• **Exercise**: Exact copy, pictures excluded: write out every line below.

Saved data entries
##########
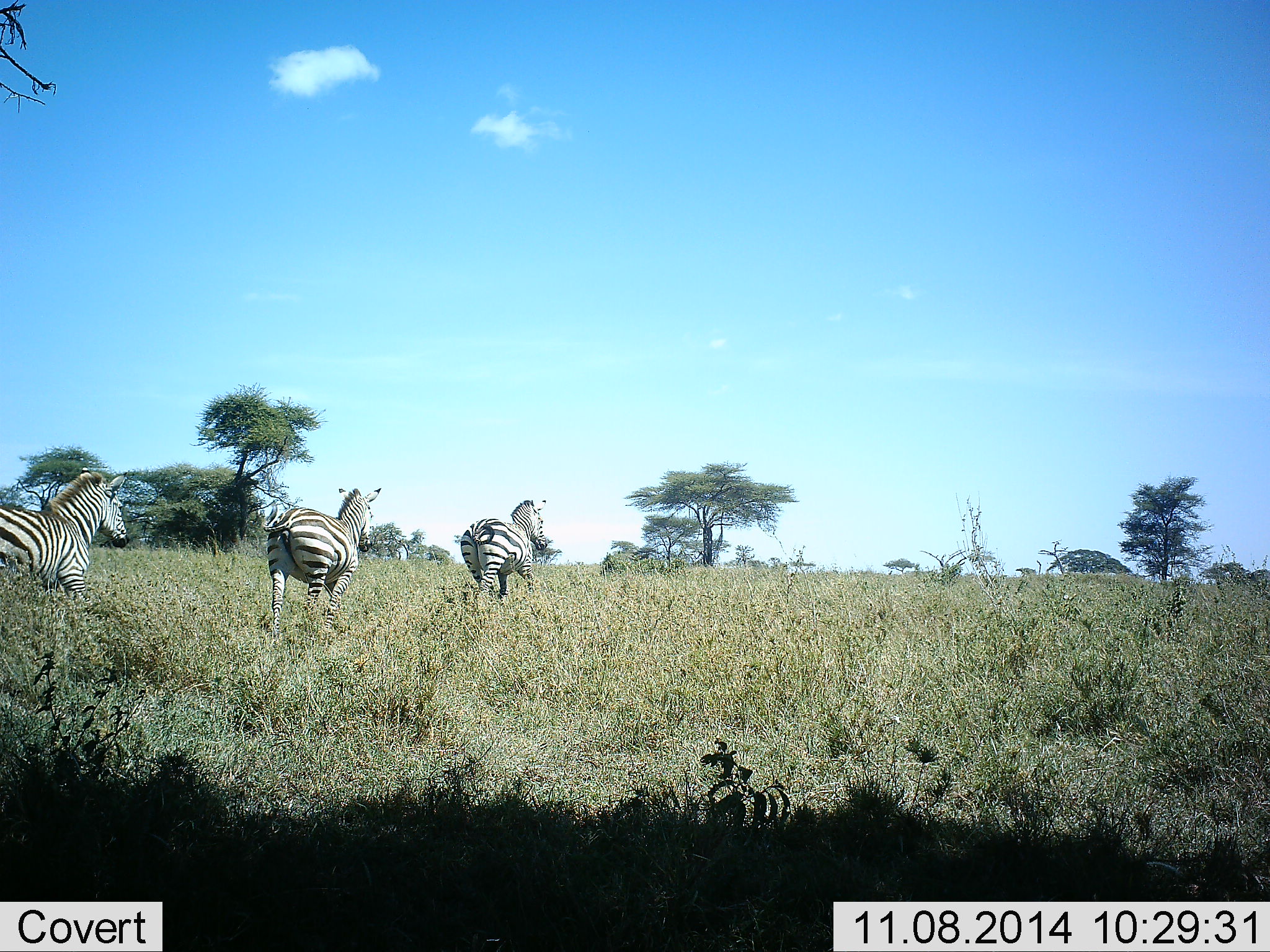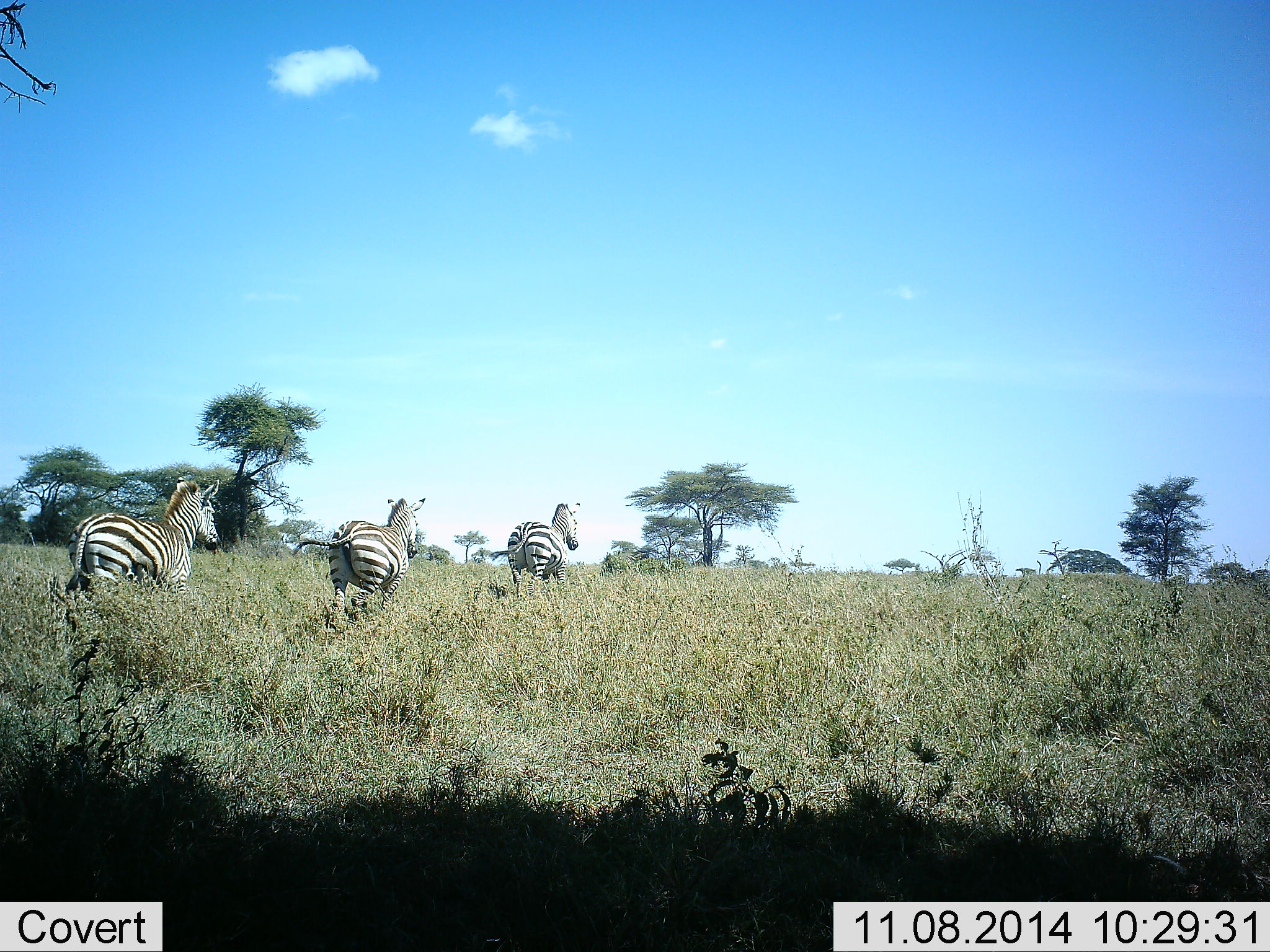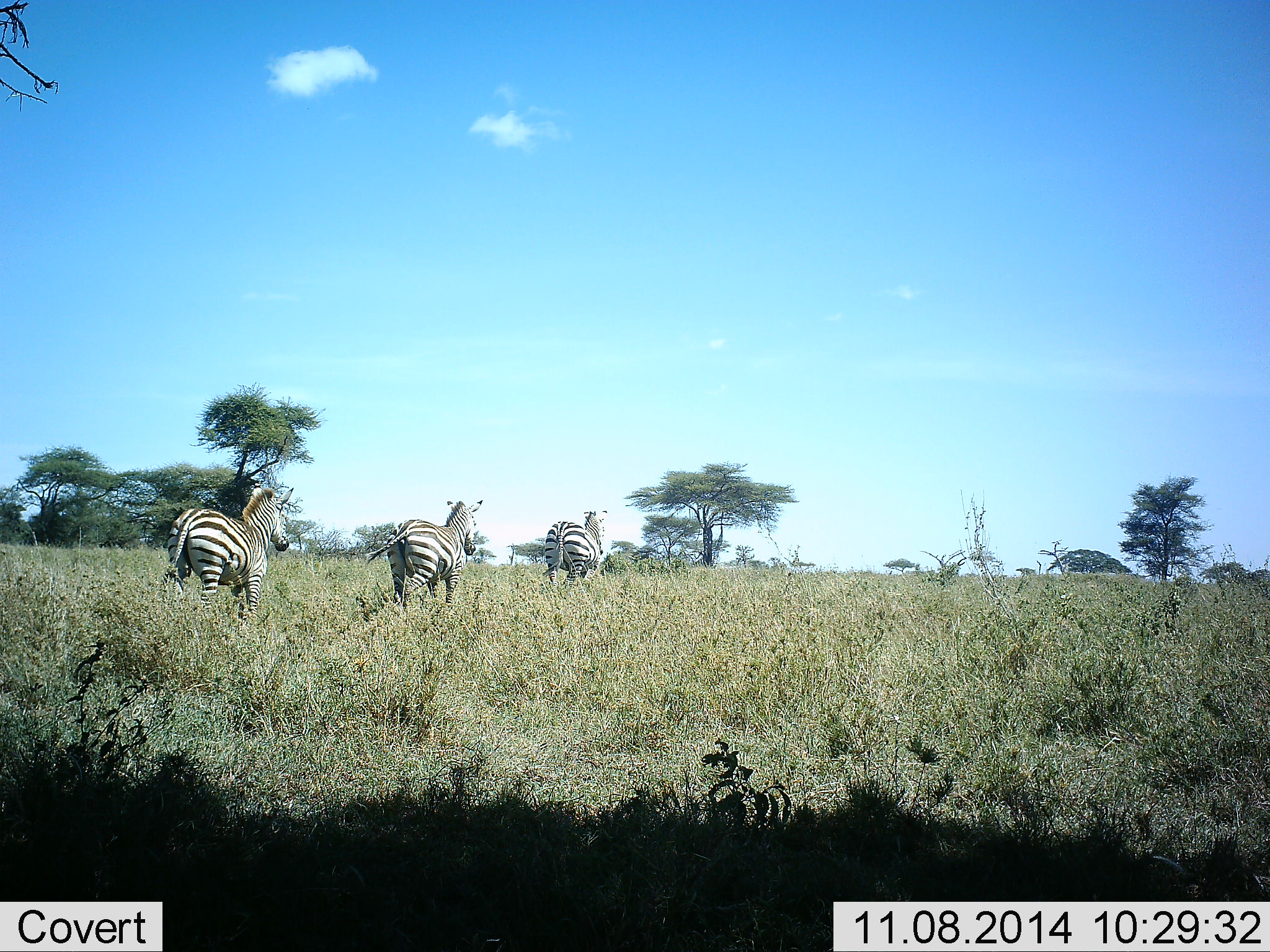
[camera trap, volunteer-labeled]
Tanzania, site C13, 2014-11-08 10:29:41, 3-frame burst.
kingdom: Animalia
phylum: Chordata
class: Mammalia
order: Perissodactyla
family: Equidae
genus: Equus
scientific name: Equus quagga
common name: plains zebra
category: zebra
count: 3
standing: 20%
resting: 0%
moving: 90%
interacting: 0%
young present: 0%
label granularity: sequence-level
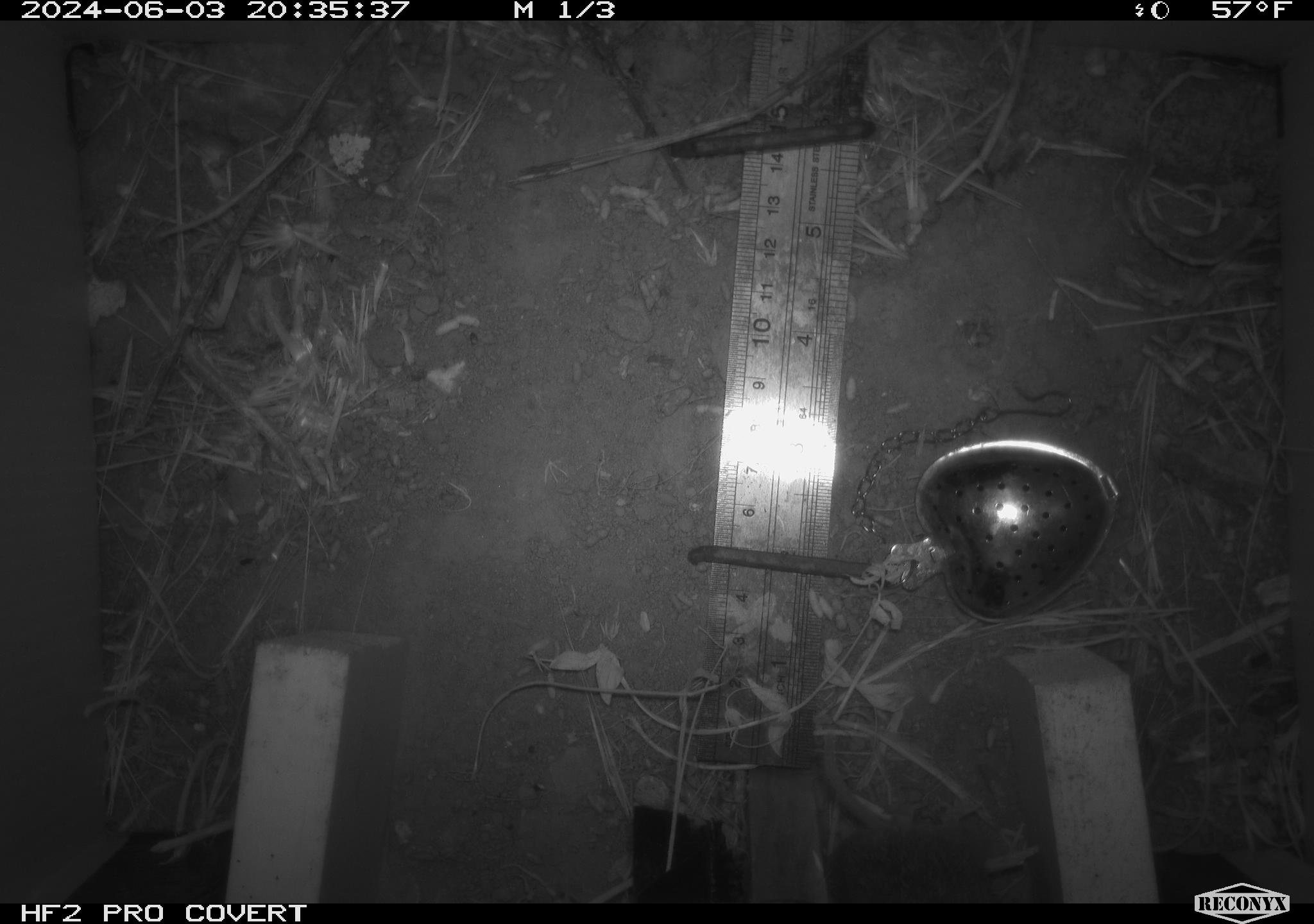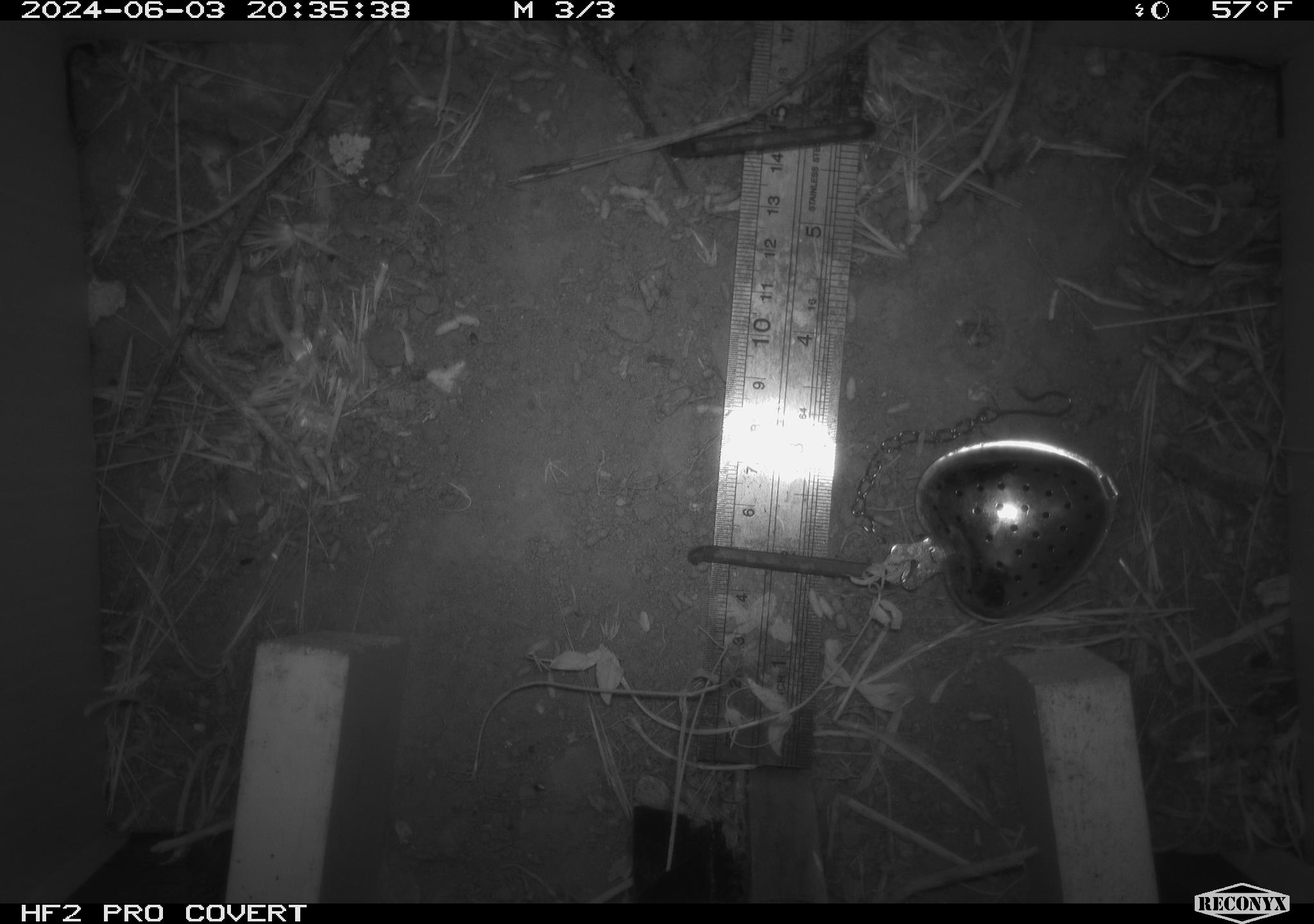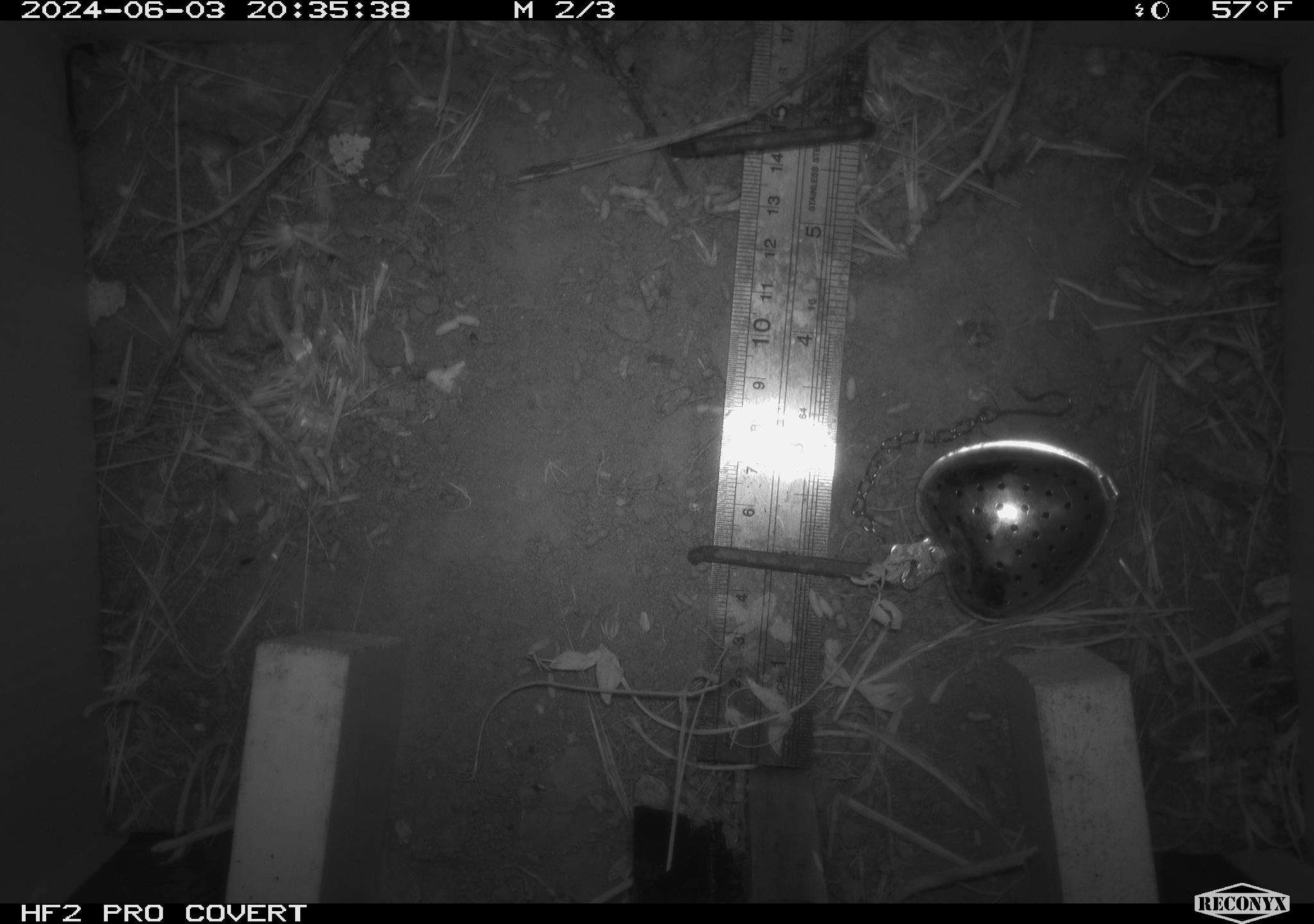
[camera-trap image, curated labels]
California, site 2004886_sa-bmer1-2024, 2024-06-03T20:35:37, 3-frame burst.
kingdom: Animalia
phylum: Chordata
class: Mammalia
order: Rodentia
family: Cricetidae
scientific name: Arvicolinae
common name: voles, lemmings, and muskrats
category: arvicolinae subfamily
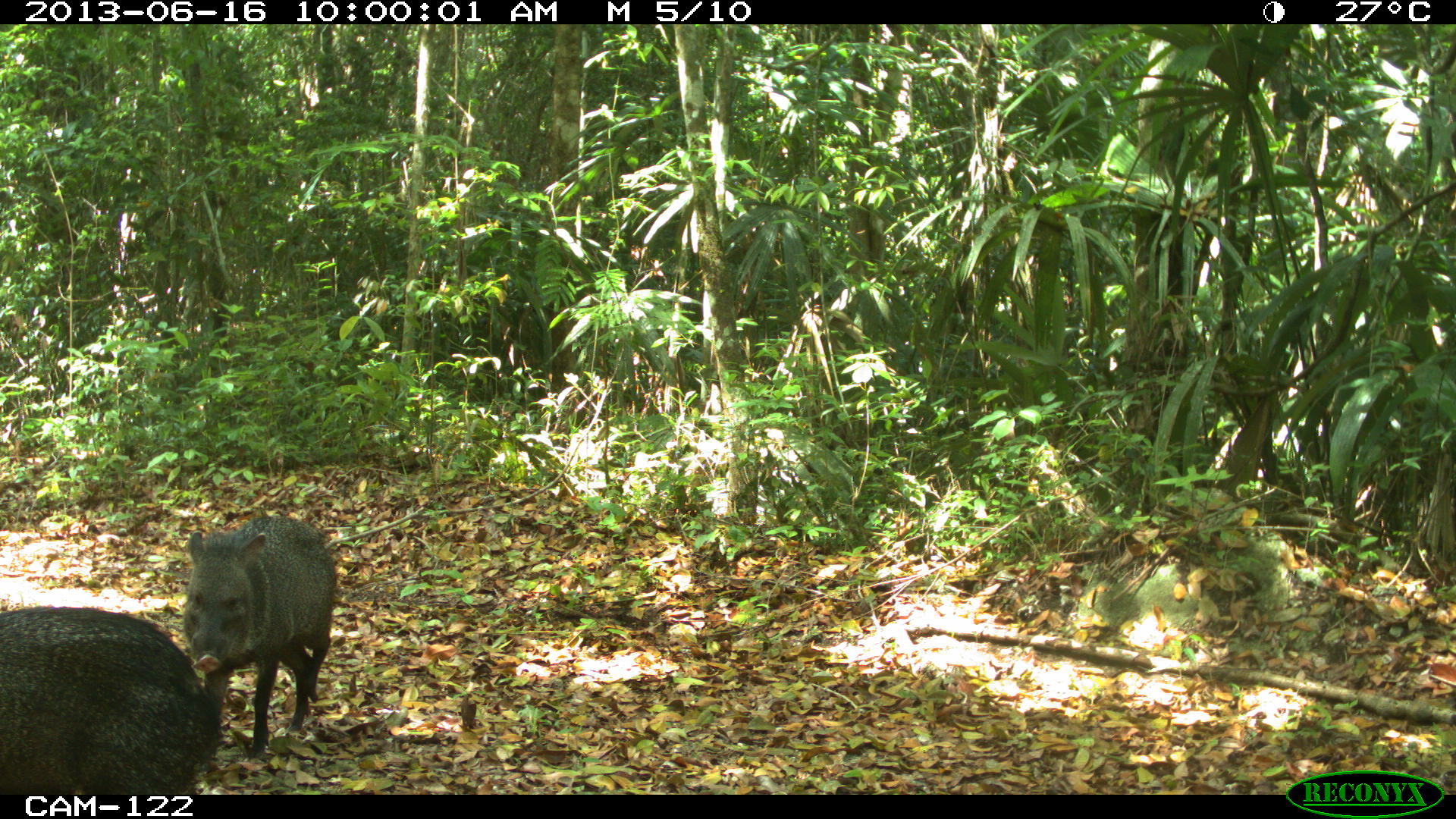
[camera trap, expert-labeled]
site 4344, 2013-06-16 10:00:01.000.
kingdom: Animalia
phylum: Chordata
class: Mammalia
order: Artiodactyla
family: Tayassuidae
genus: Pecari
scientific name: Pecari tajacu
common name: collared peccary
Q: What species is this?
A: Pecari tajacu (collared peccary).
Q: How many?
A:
##########
• **Your solution**:
[camera trap, volunteer-labeled]
Tanzania, site C13, 2014-11-08 10:29:41, 3-frame burst.
kingdom: Animalia
phylum: Chordata
class: Mammalia
order: Perissodactyla
family: Equidae
genus: Equus
scientific name: Equus quagga
common name: plains zebra
category: zebra
count: 3
standing: 20%
resting: 0%
moving: 90%
interacting: 0%
young present: 0%
label granularity: sequence-level
[camera-trap image, curated labels]
California, site 2004886_sa-bmer1-2024, 2024-06-03T20:35:37, 3-frame burst.
kingdom: Animalia
phylum: Chordata
class: Mammalia
order: Rodentia
family: Cricetidae
scientific name: Arvicolinae
common name: voles, lemmings, and muskrats
category: arvicolinae subfamily
[camera trap, expert-labeled]
site 4344, 2013-06-16 10:00:01.000.
kingdom: Animalia
phylum: Chordata
class: Mammalia
order: Artiodactyla
family: Tayassuidae
genus: Pecari
scientific name: Pecari tajacu
common name: collared peccary
Q: What species is this?
A: Pecari tajacu (collared peccary).
Q: How many?
A:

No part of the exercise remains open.